The university recruiting team has also implemented an innovative structure and resource compilation that will connect interns to Duolingo and to each other in the virtual workspace. These include:
- Pre-onboarding—Interns and managers will meet via Zoom before the program starts to get to know each other. Additionally, interns and managers are creating short videos to introduce themselves to the intern cohort. Duolingo will compile the videos and share them during its intern welcome sessions to build cohesiveness among start dates.
- Check-ins—Managers are encouraged to have shorter, more frequent check-ins, instead of longer weekly check-ins. The intent is to provide interns with “real-time” help and feedback. Interns may be reluctant to ask for help, especially virtually, so this will provide daily touch points to alleviate that. Managers will also have more formal midpoint and final performance evaluations with their interns to stay aligned on progress and expectations.
- Resources—Duolingo is creating a digital toolkit for interns so they have a “one-stop shop” for resources. The toolkit gives them on-demand access to helpful slide decks, documents, and links. Interns and intern managers will fill out an “operating manuals,” which is a one-page guide into how they prefer to work, communicate, and give/receive feedback. This recognizes Duolingo’s understanding that much of this can be lost when interns and managers are not interacting in person, and the importance of having a discussion around working styles. In addition, since clear expectations are critical to successful performance, the company has developed a project template for its managers to use that outlines their intern’s project goal, timeline, and objectives and key results. This will help ensure that interns have meaningful work and clarity on expectations.
Davis stresses that organizations can convey who they truly are and give a strong sense of their mission and culture in the virtual environment. One major way to do so is to ensure interns have work that contributes to the company’s mission.
“We hear from our interns year-over-year that opportunity to make an impact is the most valuable part of their experience,” she notes.
There are other ways to immerse students in the company and its culture. To provide interns with a forum to learn about other teams and projects, Duolingo will host weekly sessions that will provide insight into the various projects happening throughout the company, and sessions that give a deeper look into each team and what it does.
“We will also have several virtual company culture initiatives that interns will be encouraged to participate in, such as, weekly all-hands meetings via Zoom; monthly employee meet and greets; work-from-home Slack channels to share pet photos, silver linings, and more; and virtual clubs focused on a variety of interests, such as theatre, yoga, running, books, movies, and more,” Davis says.

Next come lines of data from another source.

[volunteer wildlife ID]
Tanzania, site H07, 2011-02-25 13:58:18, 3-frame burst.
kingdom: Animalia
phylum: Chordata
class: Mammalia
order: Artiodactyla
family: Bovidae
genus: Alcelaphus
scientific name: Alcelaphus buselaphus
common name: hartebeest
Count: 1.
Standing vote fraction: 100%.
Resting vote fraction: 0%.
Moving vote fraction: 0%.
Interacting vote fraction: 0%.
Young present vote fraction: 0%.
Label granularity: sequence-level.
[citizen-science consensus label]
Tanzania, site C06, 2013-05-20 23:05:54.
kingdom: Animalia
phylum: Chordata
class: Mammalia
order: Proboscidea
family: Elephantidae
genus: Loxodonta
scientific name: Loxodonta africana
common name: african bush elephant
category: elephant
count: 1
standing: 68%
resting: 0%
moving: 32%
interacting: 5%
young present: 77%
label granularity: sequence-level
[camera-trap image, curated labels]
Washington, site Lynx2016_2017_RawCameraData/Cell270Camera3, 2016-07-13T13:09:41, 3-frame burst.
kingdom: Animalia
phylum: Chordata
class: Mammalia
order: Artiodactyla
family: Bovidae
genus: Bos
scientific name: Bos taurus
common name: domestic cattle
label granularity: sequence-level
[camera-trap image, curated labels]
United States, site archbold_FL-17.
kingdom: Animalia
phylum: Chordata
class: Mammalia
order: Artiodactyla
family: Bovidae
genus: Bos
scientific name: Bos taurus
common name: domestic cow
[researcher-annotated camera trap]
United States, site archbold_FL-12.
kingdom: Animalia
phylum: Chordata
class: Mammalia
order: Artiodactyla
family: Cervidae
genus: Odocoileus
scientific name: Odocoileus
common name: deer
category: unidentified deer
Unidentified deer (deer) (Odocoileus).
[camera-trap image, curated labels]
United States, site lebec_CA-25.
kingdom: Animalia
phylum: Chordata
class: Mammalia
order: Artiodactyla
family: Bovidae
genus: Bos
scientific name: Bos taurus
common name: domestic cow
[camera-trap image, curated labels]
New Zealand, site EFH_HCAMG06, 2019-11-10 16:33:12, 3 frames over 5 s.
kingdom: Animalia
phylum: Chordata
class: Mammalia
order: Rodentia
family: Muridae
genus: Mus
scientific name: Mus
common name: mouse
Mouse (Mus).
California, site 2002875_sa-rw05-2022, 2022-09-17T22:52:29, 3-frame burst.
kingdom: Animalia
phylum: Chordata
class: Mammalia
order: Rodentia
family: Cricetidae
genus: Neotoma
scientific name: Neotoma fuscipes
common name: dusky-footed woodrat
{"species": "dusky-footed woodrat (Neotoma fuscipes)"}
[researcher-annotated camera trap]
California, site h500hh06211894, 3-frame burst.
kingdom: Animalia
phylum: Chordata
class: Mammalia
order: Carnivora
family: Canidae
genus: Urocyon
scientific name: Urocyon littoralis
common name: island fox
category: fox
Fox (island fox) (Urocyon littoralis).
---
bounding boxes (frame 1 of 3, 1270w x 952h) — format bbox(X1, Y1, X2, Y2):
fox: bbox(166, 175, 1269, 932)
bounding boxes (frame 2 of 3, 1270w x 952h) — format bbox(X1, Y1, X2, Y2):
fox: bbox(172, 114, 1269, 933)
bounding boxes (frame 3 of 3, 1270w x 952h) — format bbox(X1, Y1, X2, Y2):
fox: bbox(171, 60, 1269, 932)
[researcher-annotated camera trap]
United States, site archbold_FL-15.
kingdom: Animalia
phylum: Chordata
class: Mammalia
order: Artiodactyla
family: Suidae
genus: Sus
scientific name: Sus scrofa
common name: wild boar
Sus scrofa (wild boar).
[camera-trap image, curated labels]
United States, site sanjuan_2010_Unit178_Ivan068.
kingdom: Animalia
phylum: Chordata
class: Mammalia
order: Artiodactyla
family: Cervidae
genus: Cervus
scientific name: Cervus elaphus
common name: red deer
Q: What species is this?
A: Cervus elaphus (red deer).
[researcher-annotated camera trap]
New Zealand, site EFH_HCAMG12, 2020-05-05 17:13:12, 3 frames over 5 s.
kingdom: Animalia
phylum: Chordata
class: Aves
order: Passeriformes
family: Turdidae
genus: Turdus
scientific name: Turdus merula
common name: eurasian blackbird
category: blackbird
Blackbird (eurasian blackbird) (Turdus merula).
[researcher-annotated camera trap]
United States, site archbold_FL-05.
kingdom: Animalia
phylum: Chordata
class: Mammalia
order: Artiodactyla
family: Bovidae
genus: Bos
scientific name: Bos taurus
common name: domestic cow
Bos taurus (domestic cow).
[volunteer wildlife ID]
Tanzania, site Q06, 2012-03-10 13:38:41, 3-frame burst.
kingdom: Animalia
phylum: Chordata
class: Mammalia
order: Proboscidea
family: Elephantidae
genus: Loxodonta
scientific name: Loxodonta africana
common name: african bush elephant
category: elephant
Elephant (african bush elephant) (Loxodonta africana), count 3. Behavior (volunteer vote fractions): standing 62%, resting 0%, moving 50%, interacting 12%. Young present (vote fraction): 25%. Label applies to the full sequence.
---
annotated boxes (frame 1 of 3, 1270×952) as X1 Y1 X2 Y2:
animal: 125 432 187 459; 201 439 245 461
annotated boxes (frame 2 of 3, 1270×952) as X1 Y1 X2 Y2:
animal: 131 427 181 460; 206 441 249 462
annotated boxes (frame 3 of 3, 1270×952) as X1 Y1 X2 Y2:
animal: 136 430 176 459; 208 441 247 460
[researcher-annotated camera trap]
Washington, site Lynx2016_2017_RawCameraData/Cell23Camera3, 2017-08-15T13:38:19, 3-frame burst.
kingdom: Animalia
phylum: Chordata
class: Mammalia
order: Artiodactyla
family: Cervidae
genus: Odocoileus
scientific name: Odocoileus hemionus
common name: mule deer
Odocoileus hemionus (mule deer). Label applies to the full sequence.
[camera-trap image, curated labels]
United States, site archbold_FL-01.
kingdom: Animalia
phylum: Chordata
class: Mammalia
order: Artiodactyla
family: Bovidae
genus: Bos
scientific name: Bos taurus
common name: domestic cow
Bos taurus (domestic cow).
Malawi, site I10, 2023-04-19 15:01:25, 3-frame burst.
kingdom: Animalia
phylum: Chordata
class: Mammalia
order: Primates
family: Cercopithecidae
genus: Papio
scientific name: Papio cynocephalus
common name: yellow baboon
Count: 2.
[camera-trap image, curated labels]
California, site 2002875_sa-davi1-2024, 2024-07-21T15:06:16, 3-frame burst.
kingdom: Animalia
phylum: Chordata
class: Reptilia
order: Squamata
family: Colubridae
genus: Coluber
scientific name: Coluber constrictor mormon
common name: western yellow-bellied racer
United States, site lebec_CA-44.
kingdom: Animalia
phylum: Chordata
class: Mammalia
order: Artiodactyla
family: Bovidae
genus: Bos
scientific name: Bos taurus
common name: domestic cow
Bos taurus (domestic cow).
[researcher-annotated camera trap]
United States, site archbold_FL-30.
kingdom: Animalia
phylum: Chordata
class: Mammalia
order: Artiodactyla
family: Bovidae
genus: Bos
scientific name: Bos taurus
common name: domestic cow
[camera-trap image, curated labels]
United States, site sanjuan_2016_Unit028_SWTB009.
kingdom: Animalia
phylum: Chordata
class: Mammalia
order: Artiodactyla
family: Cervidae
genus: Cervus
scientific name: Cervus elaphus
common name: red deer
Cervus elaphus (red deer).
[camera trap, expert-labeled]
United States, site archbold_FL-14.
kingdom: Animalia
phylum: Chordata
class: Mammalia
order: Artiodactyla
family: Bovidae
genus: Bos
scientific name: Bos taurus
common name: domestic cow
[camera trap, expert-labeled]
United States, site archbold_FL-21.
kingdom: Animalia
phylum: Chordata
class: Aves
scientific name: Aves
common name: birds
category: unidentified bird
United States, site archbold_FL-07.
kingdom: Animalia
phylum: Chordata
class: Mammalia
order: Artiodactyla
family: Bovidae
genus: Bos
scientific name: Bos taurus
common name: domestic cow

She offers some additional strategies for providing beneficial internships virtually, including to:
- Be transparent—Everyone is adjusting differently right now, especially students. Students appreciate updates even if they are small. Reaching out to them to share when you will be making a decision or sharing insight into what they can expect goes a long way.
- Be flexible—Not everything is going to translate perfectly from an in-person experience to a virtual one, and that is OK. Understanding that you may have to tweak things along the way will help you manage expectations within your organization.
- Use technology to connect—There are so many great tools right now to bring people together: Zoom, Microsoft teams, Google Hangouts. Even if you don’t have a video conferencing tool specific to your organization, try to experiment with different things for your interns to give them a more “real” experience. If you’re looking for some fun things for your interns to do, try a virtual game night through Houseparty or a company trivia night using Kahoot.
- Prepare resources before the internship—Setting up your managers and interns with toolkits that they can access on-demand throughout the summer will help them feel prepared and ensure everyone has access to the same information.